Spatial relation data

#####

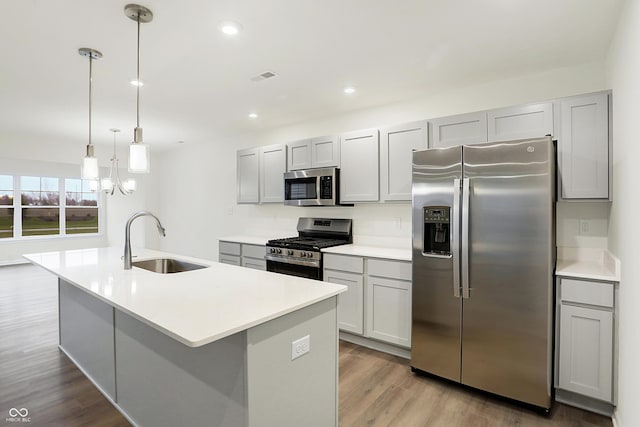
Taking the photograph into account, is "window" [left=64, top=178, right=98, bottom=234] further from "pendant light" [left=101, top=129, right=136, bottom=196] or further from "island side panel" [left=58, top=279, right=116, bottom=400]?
"island side panel" [left=58, top=279, right=116, bottom=400]

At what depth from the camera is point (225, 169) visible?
583 centimetres

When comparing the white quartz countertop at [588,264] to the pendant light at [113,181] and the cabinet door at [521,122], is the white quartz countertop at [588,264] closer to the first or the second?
the cabinet door at [521,122]

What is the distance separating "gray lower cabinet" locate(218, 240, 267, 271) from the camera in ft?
14.0

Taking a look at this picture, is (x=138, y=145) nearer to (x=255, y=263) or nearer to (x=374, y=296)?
(x=374, y=296)

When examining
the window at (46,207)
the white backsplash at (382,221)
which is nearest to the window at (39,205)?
the window at (46,207)

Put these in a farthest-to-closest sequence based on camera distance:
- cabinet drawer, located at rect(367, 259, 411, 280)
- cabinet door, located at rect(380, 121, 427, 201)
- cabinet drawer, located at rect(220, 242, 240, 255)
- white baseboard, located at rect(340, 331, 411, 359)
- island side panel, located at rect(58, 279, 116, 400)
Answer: cabinet drawer, located at rect(220, 242, 240, 255), cabinet door, located at rect(380, 121, 427, 201), white baseboard, located at rect(340, 331, 411, 359), cabinet drawer, located at rect(367, 259, 411, 280), island side panel, located at rect(58, 279, 116, 400)

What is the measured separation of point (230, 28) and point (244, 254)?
2865 mm

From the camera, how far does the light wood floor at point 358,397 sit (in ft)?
7.13

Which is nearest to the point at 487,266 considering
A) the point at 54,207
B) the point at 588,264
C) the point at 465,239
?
the point at 465,239

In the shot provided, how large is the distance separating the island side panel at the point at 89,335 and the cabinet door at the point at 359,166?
246 cm

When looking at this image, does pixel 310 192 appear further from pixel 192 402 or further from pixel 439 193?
pixel 192 402

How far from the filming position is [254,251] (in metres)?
4.33

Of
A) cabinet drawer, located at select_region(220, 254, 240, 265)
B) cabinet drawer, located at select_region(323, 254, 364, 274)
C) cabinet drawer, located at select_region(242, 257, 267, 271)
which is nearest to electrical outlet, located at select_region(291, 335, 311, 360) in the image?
cabinet drawer, located at select_region(323, 254, 364, 274)

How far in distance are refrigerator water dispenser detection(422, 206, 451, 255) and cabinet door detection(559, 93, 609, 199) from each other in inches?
34.9
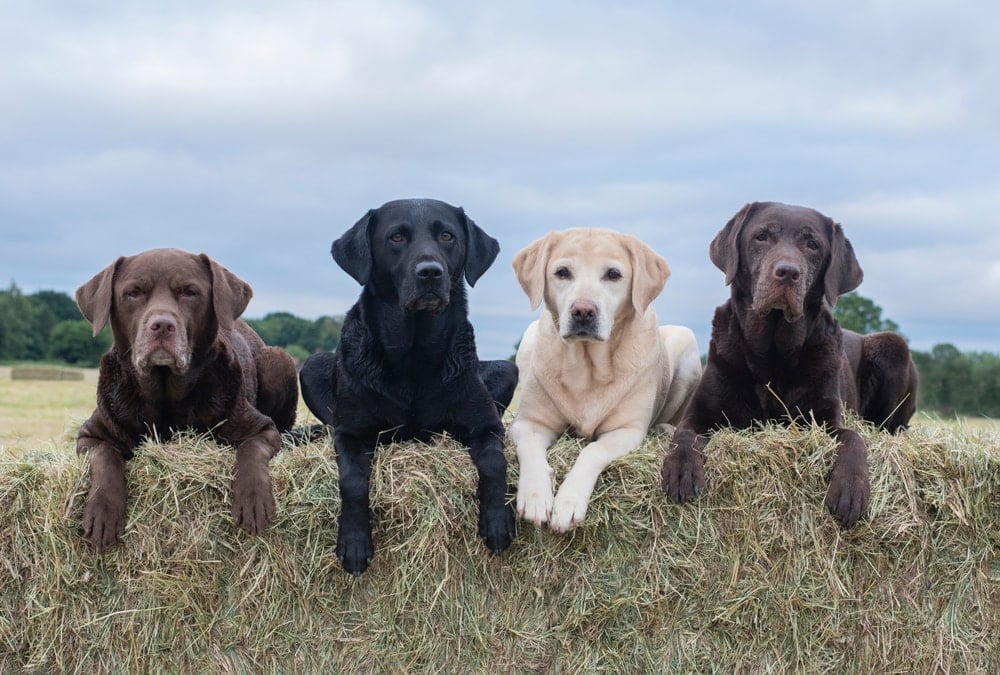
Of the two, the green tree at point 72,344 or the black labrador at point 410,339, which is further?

#####

- _Problem details_:
Take the entries shown above and quote them verbatim, passing over the pictures.

- _Response below_:
Taking the photograph into account, is "window" [left=64, top=178, right=98, bottom=234] further from "pendant light" [left=101, top=129, right=136, bottom=196] or further from "island side panel" [left=58, top=279, right=116, bottom=400]?
"island side panel" [left=58, top=279, right=116, bottom=400]

At what depth from the camera is point (225, 169) visible?
583 centimetres

When comparing the white quartz countertop at [588,264] to the pendant light at [113,181] and the cabinet door at [521,122], is the white quartz countertop at [588,264] closer to the first or the second?
the cabinet door at [521,122]

What is the distance separating "gray lower cabinet" locate(218, 240, 267, 271) from the camera in ft?
14.0

Taking a look at this picture, is (x=138, y=145) nearer to (x=255, y=263) or nearer to (x=374, y=296)?
(x=374, y=296)

When examining
the window at (46,207)
the white backsplash at (382,221)
which is nearest to the window at (39,205)?
the window at (46,207)

Put these in a farthest-to-closest sequence based on camera distance:
- cabinet drawer, located at rect(367, 259, 411, 280)
- cabinet door, located at rect(380, 121, 427, 201)
- cabinet drawer, located at rect(220, 242, 240, 255)
- white baseboard, located at rect(340, 331, 411, 359)
- island side panel, located at rect(58, 279, 116, 400)
Answer: cabinet drawer, located at rect(220, 242, 240, 255), cabinet door, located at rect(380, 121, 427, 201), white baseboard, located at rect(340, 331, 411, 359), cabinet drawer, located at rect(367, 259, 411, 280), island side panel, located at rect(58, 279, 116, 400)

What is the measured separation of point (230, 28) and point (244, 254)?
2865 mm

From the camera, how far does the light wood floor at point 358,397 sit (in ft)?
7.13

Which is nearest to the point at 487,266 considering
A) the point at 54,207
B) the point at 588,264
C) the point at 465,239
?
the point at 465,239

In the shot provided, how large is the distance separating the island side panel at the point at 89,335 and the cabinet door at the point at 359,166?
246 cm

When looking at this image, does pixel 310 192 appear further from pixel 192 402 or further from pixel 439 193?
pixel 192 402

How far from the filming position is [254,251] (in metres)?
4.33

Of
A) cabinet drawer, located at select_region(220, 254, 240, 265)
B) cabinet drawer, located at select_region(323, 254, 364, 274)
C) cabinet drawer, located at select_region(242, 257, 267, 271)
which is nearest to electrical outlet, located at select_region(291, 335, 311, 360) in the image?
cabinet drawer, located at select_region(323, 254, 364, 274)

How far in distance are refrigerator water dispenser detection(422, 206, 451, 255) and cabinet door detection(559, 93, 609, 199) from each other in inches?
34.9
Of the two, the green tree at point 72,344 or the black labrador at point 410,339, which is further?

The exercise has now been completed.